When I drove over on the M8 to Edinburgh my windscreen used to be covered in dead insects, but not anymore. What is going on? I read of sea lice in Scottish farmed salmon; disposable clothes; of the coral reef disappearing; of children dying of air pollution; and of the plastic choking our beaches and killing life in our oceans.

What are we doing? What are we thinking? Why aren’t the manufacturers going sustainable, the way we used to be? Why are governments not enforcing green laws? My instinct always told me that organic and free-range was best: these pesticides get into breast milk.

My mother used to grow her own vegetables. When I was growing up we had strawberries in cardboard punnets; potatoes in dirt sacks (they lasted longer and were fresher this way); fish and meat in greaseproof paper; milk in glass bottles; fruit in brown paper bags. Yes, there was life before plastic!

Now I am astonished at the amount of plastic myself and my husband generate each day. We are in an area that recycles, and I have cut down on my use of plastic bin bags – but it’s really not enough.

We’ve been a reckless, thoughtless society. I live in the suburbs of Glasgow and instead of having natural garden habitat or trees, some are concreting over their gardens.

We are building houses here on marshland (with the threat of rising sea levels) with no sustainable infrastructure. Who is agreeing to all this?

We’ve become a throw-away, wasteful world.

I was so pleased to see our young people finally take to the streets in large numbers in Friday of last week, to protest at our selfish carelessness. Scotland has been leading the way in renewable energy – while the UK Government has been cutting the funding.

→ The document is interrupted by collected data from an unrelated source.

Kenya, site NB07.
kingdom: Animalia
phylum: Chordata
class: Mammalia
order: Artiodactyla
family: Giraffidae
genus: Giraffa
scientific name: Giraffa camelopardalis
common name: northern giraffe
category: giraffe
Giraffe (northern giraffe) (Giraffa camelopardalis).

We must all work together to save our planet, protect our wildlife and our children in poverty.

Yet the news today is full of a foolhardy Brexit – which is about saving our out-dated, not-fit-for-purpose, broken UK political system.

In the big scheme of things, what is really important for the future for our children and grandchildren – sustaining health and life as we know it, or saving the British Tory party?

P Keightley
Glasgow

GEORGE Orwell’s books read as a child are even more appropriate now not only because of the parallels with Brexit etc (1984), but also how remote the decision making process is from society’s real needs.

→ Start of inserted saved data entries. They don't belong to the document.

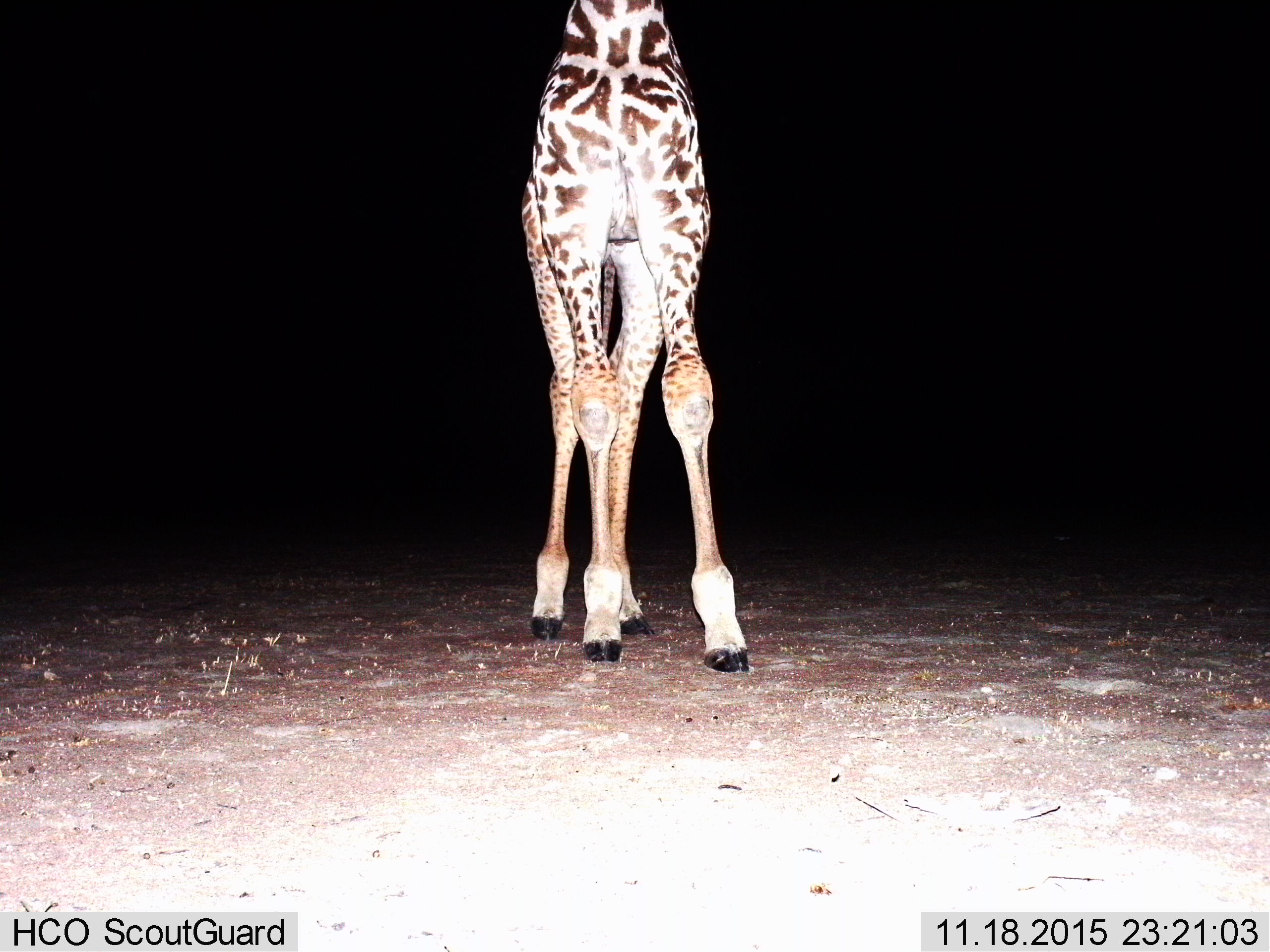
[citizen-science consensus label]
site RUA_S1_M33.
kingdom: Animalia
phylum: Chordata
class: Mammalia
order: Artiodactyla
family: Giraffidae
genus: Giraffa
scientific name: Giraffa camelopardalis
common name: giraffe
Giraffe (Giraffa camelopardalis), count 1. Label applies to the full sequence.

The decision to close Honda was taken by managers half a world away.

It was not because our abuse of the environment, which needs many more extreme but technically possible measures before it’s too late.

It depended on their view that profits (from electric cars) could be made by appearing, coincidentally, to care for the environment.

They never considered the immediate financial concerns of a few thousand Swindon workers and associated trades or businesses.

However useful electric vehicles might seem, it will be more relevant measures such as free mass/public transport like buses, trains and ferries that begin to tempt many people from unnecessary private cars etc.

There will be plenty of useful, well-paid, eco jobs, including many requiring systematic retraining in new skills as well as transfer of others.

Norman Lockhart Innerleithen SOME of your readers will remember that more than fifty years ago, in urban areas at least, electric floats delivered milk with other dairy products and eggs.

French scientists, mechanics and engineers developed electric vehicles for transport in the late eighteenth century!

The oil and car industries saw this as a threat to potential profits and managed to stifle such a useful (not so environmentally damaging) product for another hundred years.

No doubt they’ll be a wee bit cheaper soon so some more people can buy them if there’s any truth in economic theories about competition and Honda et al stick to it?